Na bancada central do estádio minhoto eu, a Marta e os meus filhos André e Tomé, contínhamos as emoções, cumprindo escrupulosamente os avisos que nos tinham sido feitos. Era como se tivéssemos apenas “ido à bola”, o que neste caso era rigorosamente verdade. E ameaçava poder ser problemático. Mas já lá vamos.
Poucas semanas antes fui convidado pelo Núcleo de Braga do SCP, para ir fazer a animação do almoço convívio dos Sportinguistas do Minho. Lá estiveram várias figuras de proa do Sporting, como o presidente Bruno de Carvalho, a atleta olímpica Sara Moreira, entre outros. Todas estas acções comemorativas desenrolar-se-iam desde o fim da manhã até meio da tarde, altura de rumar ao D. Afonso Henriques para apoiar o SCP. Em conversa com alguns convivas apercebi-me de que não seria aconselhável assistir ao jogo na bancada reservada à claque do Sporting, que partiria de local combinado, em caixa de segurança, e escoltada pela PSP, rumo ao estádio.

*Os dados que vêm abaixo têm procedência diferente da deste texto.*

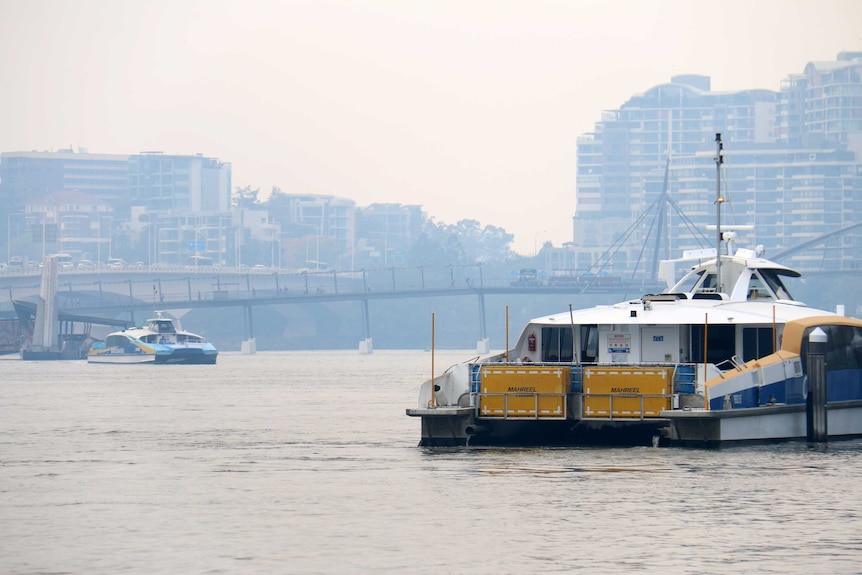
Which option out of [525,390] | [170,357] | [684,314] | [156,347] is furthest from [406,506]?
[156,347]

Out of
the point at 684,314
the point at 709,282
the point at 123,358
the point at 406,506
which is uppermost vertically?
the point at 709,282

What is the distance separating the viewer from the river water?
2570 centimetres

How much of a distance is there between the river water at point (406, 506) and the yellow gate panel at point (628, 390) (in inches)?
42.4

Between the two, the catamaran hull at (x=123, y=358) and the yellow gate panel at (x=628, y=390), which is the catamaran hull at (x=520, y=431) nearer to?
the yellow gate panel at (x=628, y=390)

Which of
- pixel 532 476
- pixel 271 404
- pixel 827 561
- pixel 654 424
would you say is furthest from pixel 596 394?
pixel 271 404

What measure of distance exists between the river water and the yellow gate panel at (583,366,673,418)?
42.4 inches

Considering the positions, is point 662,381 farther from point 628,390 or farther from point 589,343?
point 589,343

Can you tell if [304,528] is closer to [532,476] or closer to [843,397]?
[532,476]

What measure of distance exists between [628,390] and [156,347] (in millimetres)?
111334

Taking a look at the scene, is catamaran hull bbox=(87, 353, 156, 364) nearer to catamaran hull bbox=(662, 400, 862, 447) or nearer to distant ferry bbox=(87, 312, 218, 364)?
distant ferry bbox=(87, 312, 218, 364)

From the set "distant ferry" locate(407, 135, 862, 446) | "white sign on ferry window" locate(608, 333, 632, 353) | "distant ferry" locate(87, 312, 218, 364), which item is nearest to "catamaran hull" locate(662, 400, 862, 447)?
"distant ferry" locate(407, 135, 862, 446)

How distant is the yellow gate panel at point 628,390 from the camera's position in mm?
38375

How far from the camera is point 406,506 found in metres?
31.2

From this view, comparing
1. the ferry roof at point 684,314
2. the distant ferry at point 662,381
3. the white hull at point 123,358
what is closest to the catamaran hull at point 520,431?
the distant ferry at point 662,381
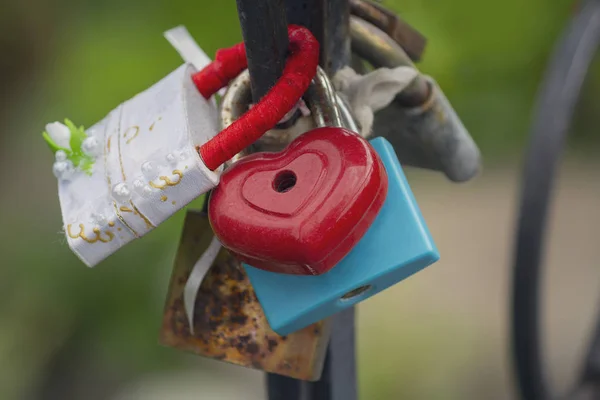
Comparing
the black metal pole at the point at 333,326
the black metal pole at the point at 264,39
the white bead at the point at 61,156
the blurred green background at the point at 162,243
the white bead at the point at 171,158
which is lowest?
the blurred green background at the point at 162,243

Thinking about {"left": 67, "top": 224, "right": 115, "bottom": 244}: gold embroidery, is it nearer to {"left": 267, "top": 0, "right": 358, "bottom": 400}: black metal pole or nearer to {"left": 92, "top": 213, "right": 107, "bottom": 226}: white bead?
{"left": 92, "top": 213, "right": 107, "bottom": 226}: white bead

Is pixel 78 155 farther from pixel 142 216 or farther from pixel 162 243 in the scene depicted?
pixel 162 243

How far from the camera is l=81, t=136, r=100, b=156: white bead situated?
338 mm

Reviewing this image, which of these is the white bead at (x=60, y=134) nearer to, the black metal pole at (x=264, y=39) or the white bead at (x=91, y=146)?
the white bead at (x=91, y=146)

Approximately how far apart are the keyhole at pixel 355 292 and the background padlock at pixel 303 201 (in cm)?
4

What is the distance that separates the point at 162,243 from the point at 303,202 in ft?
3.99

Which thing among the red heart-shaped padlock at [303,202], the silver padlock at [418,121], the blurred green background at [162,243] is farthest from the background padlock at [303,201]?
the blurred green background at [162,243]

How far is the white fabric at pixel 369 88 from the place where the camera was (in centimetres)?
34

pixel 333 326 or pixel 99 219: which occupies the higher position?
pixel 99 219

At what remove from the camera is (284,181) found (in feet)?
0.97

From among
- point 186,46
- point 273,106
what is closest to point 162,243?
point 186,46

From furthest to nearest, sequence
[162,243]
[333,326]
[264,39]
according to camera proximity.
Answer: [162,243] → [333,326] → [264,39]

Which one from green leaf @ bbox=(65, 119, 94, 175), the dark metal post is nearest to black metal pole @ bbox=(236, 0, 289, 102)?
the dark metal post

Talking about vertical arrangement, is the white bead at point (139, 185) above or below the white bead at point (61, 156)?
below
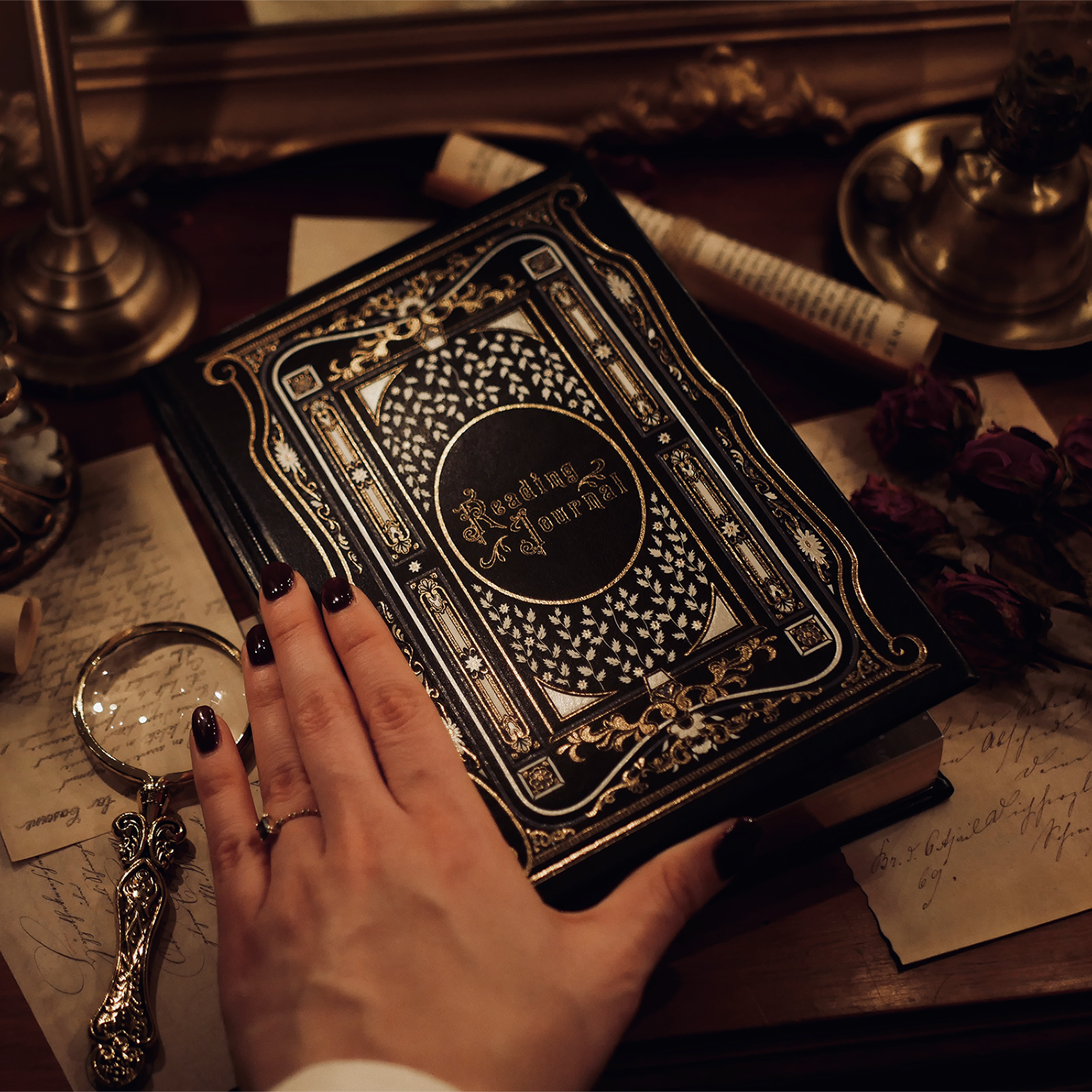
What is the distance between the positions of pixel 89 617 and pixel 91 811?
0.16 meters

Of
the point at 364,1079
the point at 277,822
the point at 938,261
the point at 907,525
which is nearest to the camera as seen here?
the point at 364,1079

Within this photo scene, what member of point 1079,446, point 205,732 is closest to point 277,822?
point 205,732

Estava com a família e a prudência aconselhava o sossego de uma bancada central. Mas mesmo essa - disseram-me - exigia alguns cuidados. “Não leves nenhum elemento identificativo do SCP”, dizia um. “Não grites golo do Sporting nem te manifestes”, dizia outro: Todos sabemos que os adeptos do Guimarães são muito arreigados mas – caramba! – “é apenas um jogo de futebol”, respondia eu. Ainda assim, os da casa sabem sempre mais do que nós, e lá seguimos à risca as indicações. Deixámos o carro no parque de um Shopping que fica relativamente perto do Estádio, tudo o que fosse verde e branco ficou escondido na mala, excepto uma camisola cinzenta que levava para o anoitecer, com um pequeno leão bordado.
Sentadinhos, em fila, começámos a assistir àquele que era, também, um duelo entre os dois melhores marcadores da liga: Marega com 5 golos e Bas Dost com 4. Na véspera, Jorge Jesus avisara que «dentro do castelo não é fácil fazer um assalto. Em Guimarães os cuidados são sempre máximos». Mas mesmo assim, longe estávamos de imaginar o que se seguiria. O SCP alinhou com Rui Patrício; Schelotto, Ruben Semedo, Coates e Zeegelaar; William Carvalho; Gelson, Adrien e Markovic; Bryan Ruiz e Bas Dost. Do lado do Vitória destacar-se-iam Moussa Marega (emprestado pelo FCP) e Tiquinho Soares (actual FCP). Raphinha (agora no SCP) era suplente.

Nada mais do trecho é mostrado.